One cow from each of N farms (1 ≤ N ≤ 1000) conveniently numbered 1…N is going to attend the big cow party to be held at farm #X (1 ≤ X ≤ N). A total of M (1 ≤ M ≤ 100,000) unidirectional (one-way roads connects pairs of farms; road i requires Ti (1 ≤ Ti ≤ 100) units of time to traverse.

Each cow must walk to the party and, when the party is over, return to her farm. Each cow is lazy and thus picks an optimal route with the shortest time. A cow’s return route might be different from her original route to the party since roads are one-way.

Of all the cows, what is the longest amount of time a cow must spend walking to the party and back?

Input
Line 1: Three space-separated integers, respectively: N, M, and X
Lines 2… M+1: Line i+1 describes road i with three space-separated integers: Ai, Bi, and Ti.

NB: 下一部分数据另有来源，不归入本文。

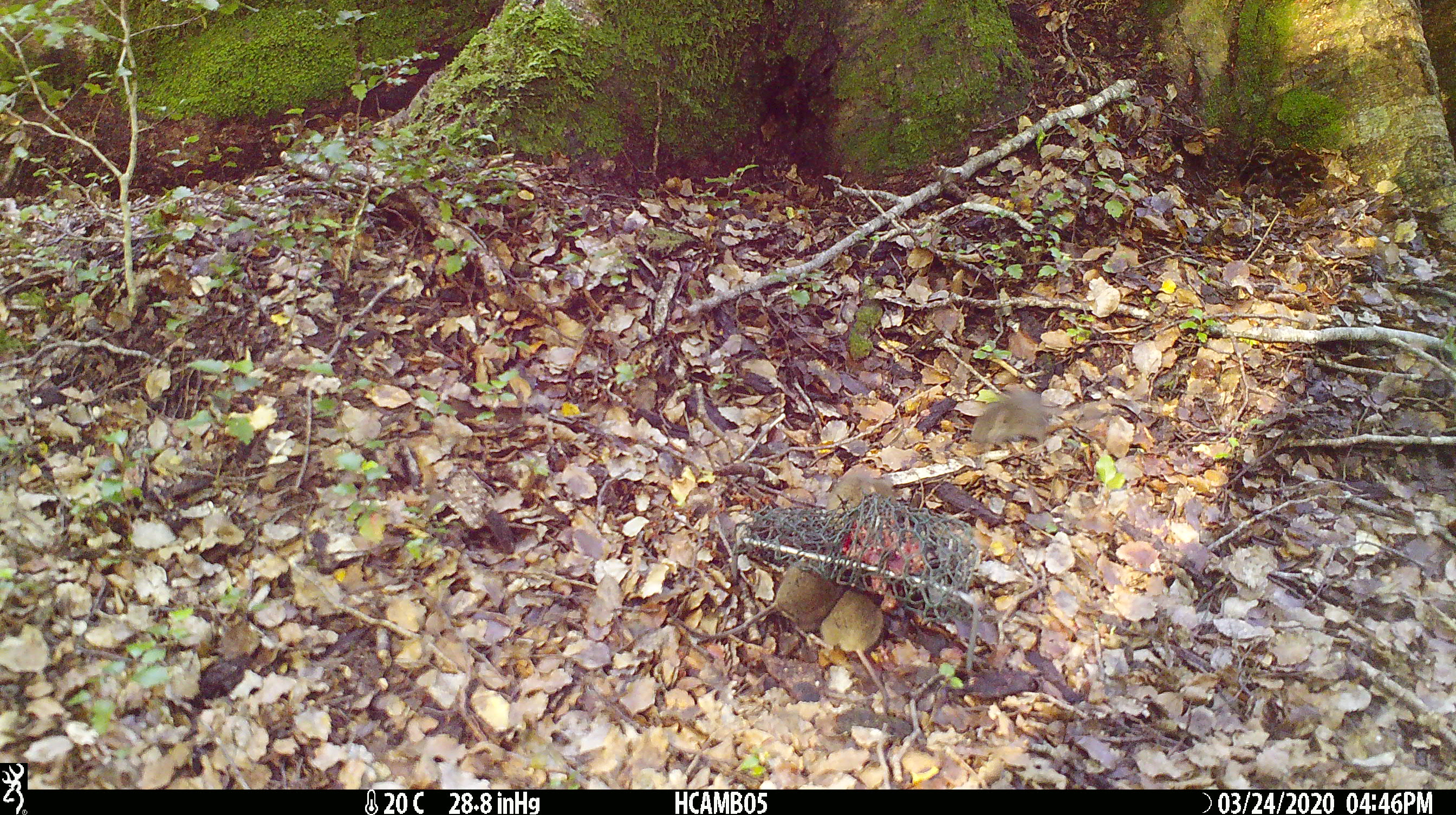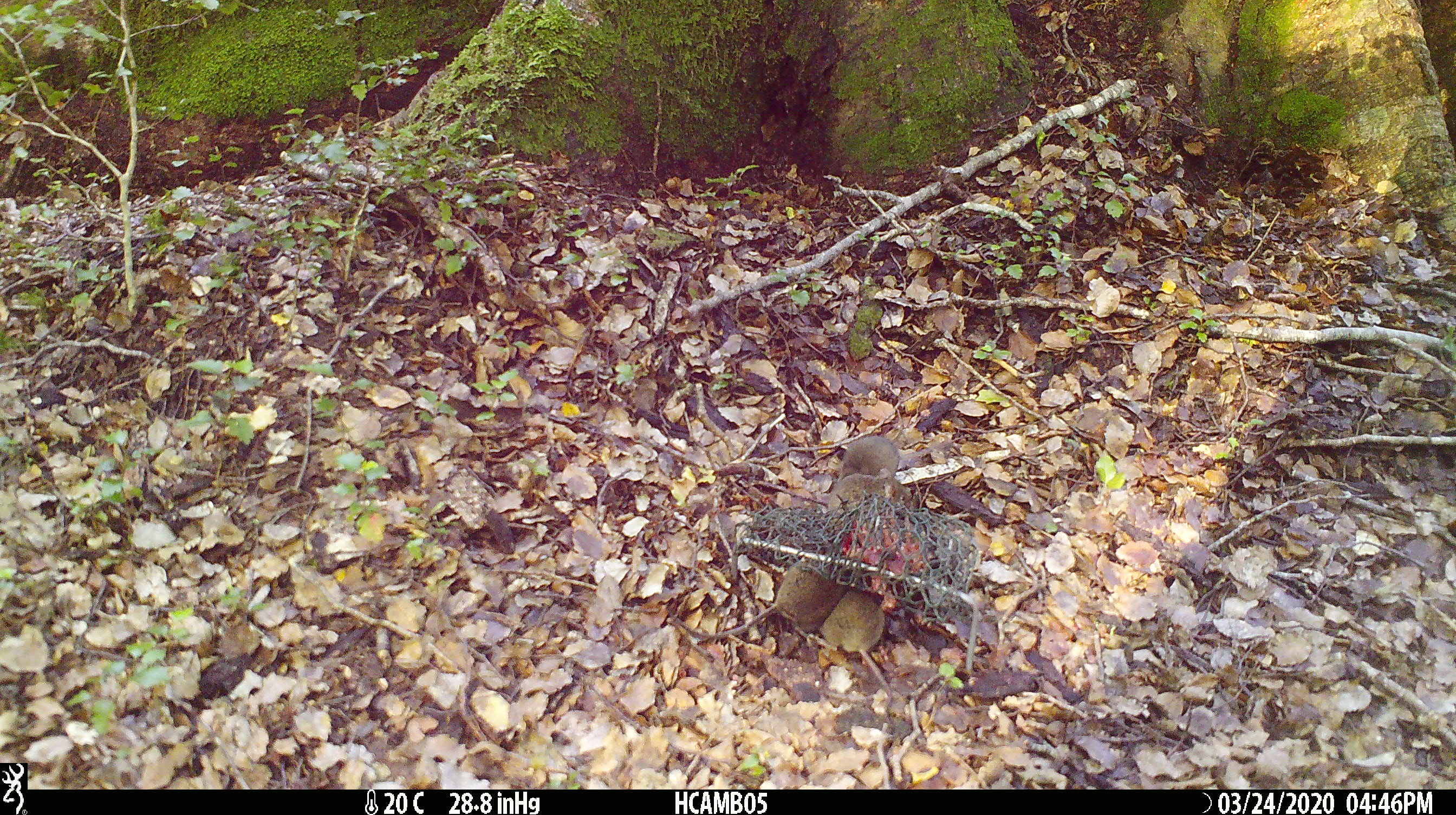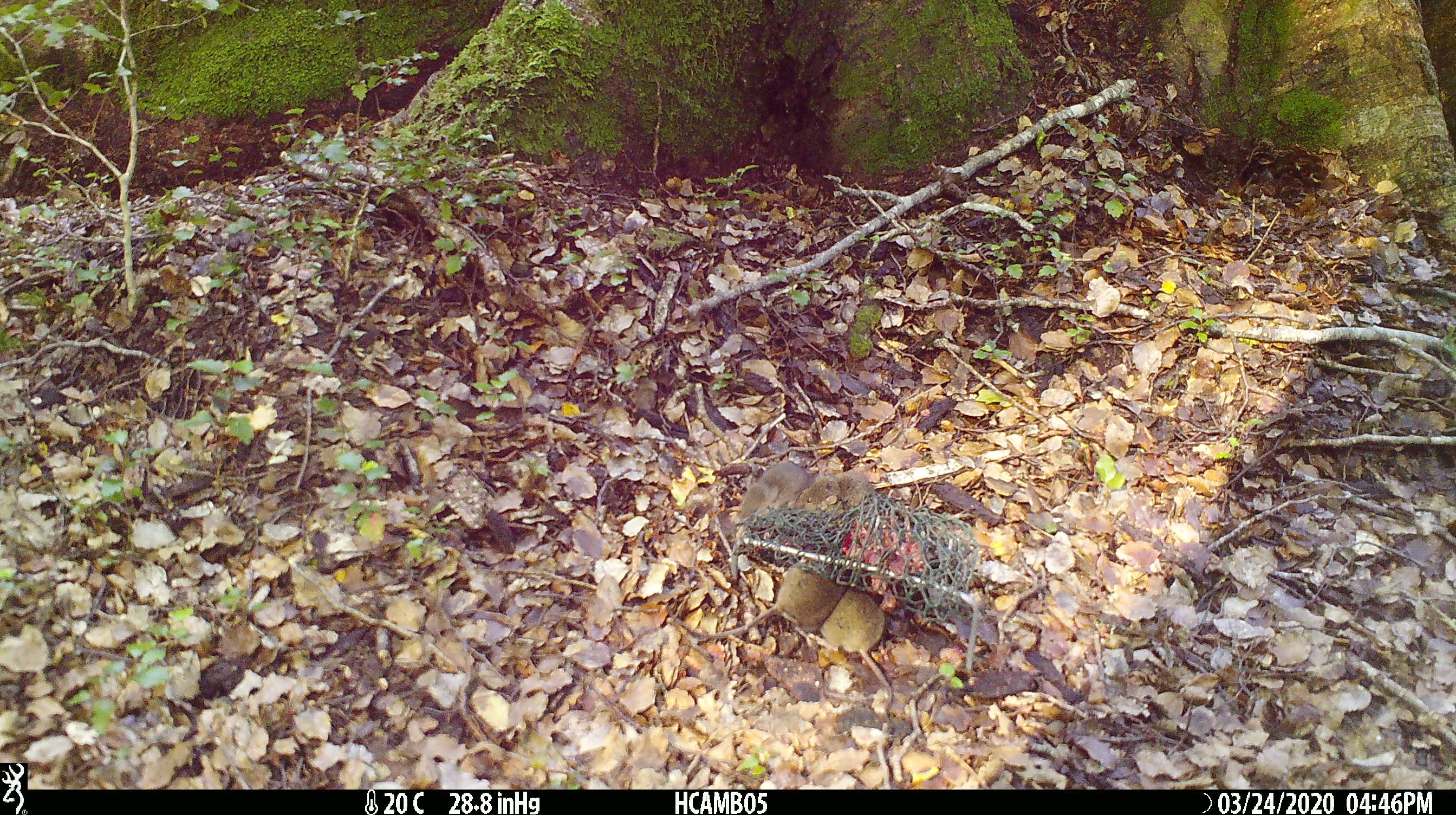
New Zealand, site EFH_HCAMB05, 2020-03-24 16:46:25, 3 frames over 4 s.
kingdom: Animalia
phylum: Chordata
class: Mammalia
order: Rodentia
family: Muridae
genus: Mus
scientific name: Mus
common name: mouse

The described road runs from farm Ai to farm Bi, requiring Ti time units to traverse.
Output
Line 1: One integer: the maximum of time any one cow must walk.
Sample Input
4 8 2
1 2 4
1 3 2
1 4 7
2 1 1
2 3 5
3 1 2
3 4 4
4 2 3
Sample Output
10
Hint
Cow 4 proceeds directly to the party (3 units) and returns via farms 1 and 3 (7 units), for a total of 10 time units.

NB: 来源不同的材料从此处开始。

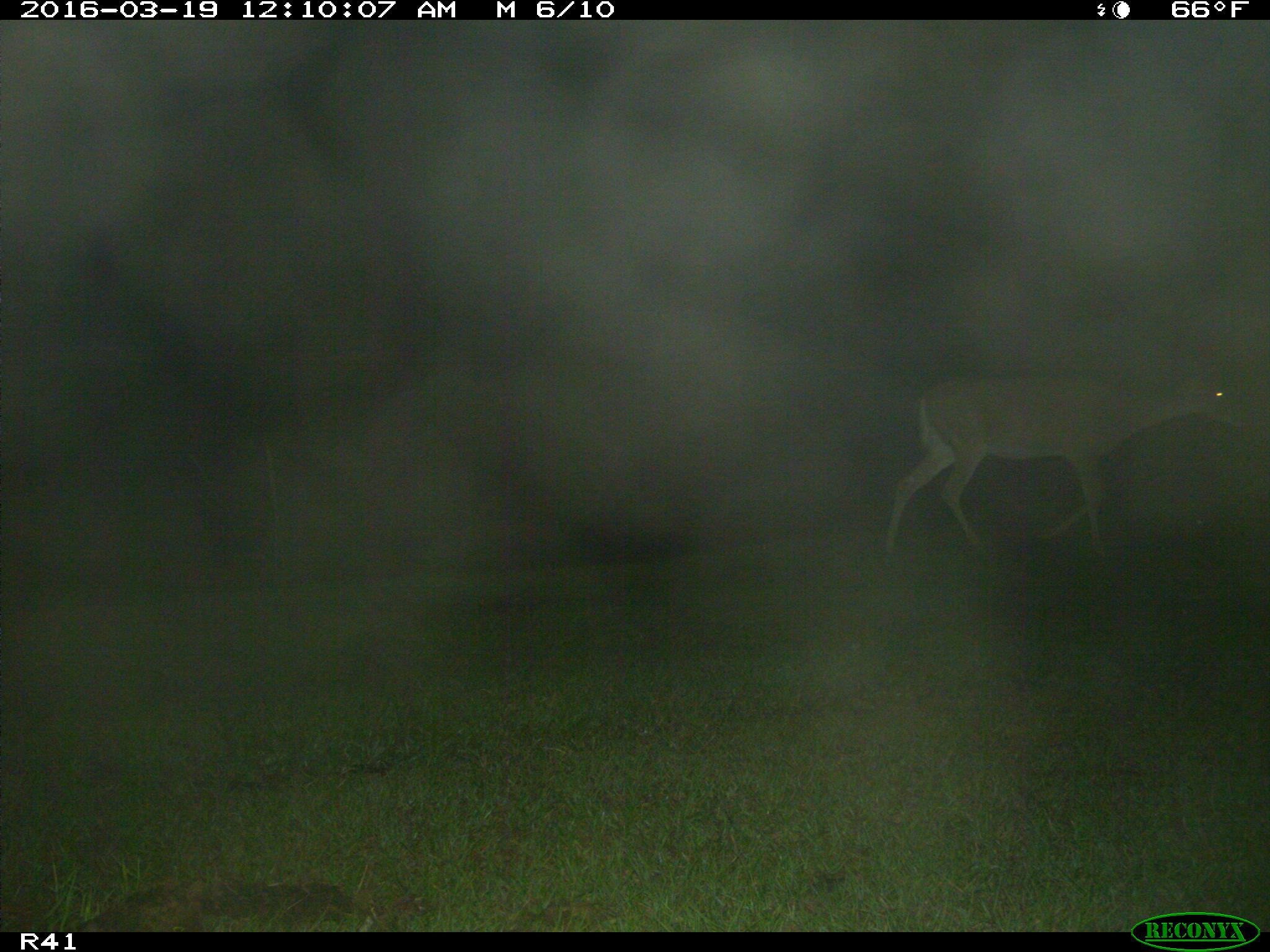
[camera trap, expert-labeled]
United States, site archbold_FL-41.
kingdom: Animalia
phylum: Chordata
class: Mammalia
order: Artiodactyla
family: Cervidae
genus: Odocoileus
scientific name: Odocoileus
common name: deer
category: unidentified deer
Unidentified deer (deer) (Odocoileus).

題意：一群牛分別從1~n號農場趕往x號農場參加聚會，農場與農場之間的路時單向的，在n個農場之間有m條路，給出 a ，b ， t表示從a號農場到b號農場需要t時間。 每頭牛都會選擇最短的路，問來回路上（i→x+x→i）花費時間最長的牛花費的時間是多少？

兩次Dijkstra，

1. 正向建圖，Dijkstra求x到其他的點的最短時間，即每頭牛回時的最短時間
2. 反向建圖，Dijkstra求其他點到x的最短時間，即每頭牛去時的最短時間
3. 最後將兩個時間加起來，輸出最大的

#include<cstdio>
#include<queue>
#include<vector>
using namespace std;
int n,m,x;
struct node{
	int v,w;
	node(){}
	node(int vv,int ww){
		v=vv;
		w=ww;
	}
}; 
struct Node{
	int u,w;
	Node(){}
	Node(int uu,int ww){
		u=uu;
		w=ww;
	}
	bool operator<(const Node other)const{
	return w>other.w;
	}
};
const int N=1005;
const int Inf=999999999;
vector<node> G1[N],G2[N];
int dis1[N],dis2[N];
bool vis1[N],vis2[N];
void Dj1(){//回 
	priority_queue<Node> p;
	for(int i=1;i<=n;i++){
		dis1[i]=Inf;
		vis1[i]=false;
	}
	dis1[x]=0;
	p.push(Node(x,0));
	while(!p.empty()){
		Node t=p.top();
		p.pop();
		int u=t.u;
		if(vis1[u]) continue;
		vis1[u]=true;
		for(int i=0;i<G1[u].size();i++){
			node t=G1[u][i];
			int v=t.v;
			int w=t.w;
			if(dis1[v]>dis1[u]+w){
				dis1[v]=dis1[u]+w;
				p.push(Node(v,dis1[v]));
			}
		}
	}
}
void Dj2(){//去 
	priority_queue<Node> p;
	for(int i=1;i<=n;i++){
		dis2[i]=Inf;
		vis2[i]=false;
	}
	dis2[x]=0;
	p.push(Node(x,0));
	while(!p.empty()){
		Node t=p.top();
		p.pop();
		int u=t.u;
		if(vis2[u]) continue;
		vis2[u]=true;
		for(int i=0;i<G2[u].size();i++){
			node t=G2[u][i];
			int v=t.v;
			int w=t.w;
			if(dis2[v]>dis2[u]+w){
				dis2[v]=dis2[u]+w;
				p.push(Node(v,dis2[v]));
			}
		}
	}
}
int main(){
	int u,v,w;
	while(~scanf("%d%d%d",&n,&m,&x)){
		for(int i=1;i<=m;i++){
			scanf("%d%d%d",&u,&v,&w);
			G1[u].push_back(node(v,w));
			G2[v].push_back(node(u,w));
		}
		Dj1();
		Dj2();
		int smax=0;
		for(int i=1;i<=n;i++){
			if(smax<dis1[i]+dis2[i]){
				smax=dis1[i]+dis2[i];
			}
		}
		printf("%d\n",smax);
	}
	return 0;
}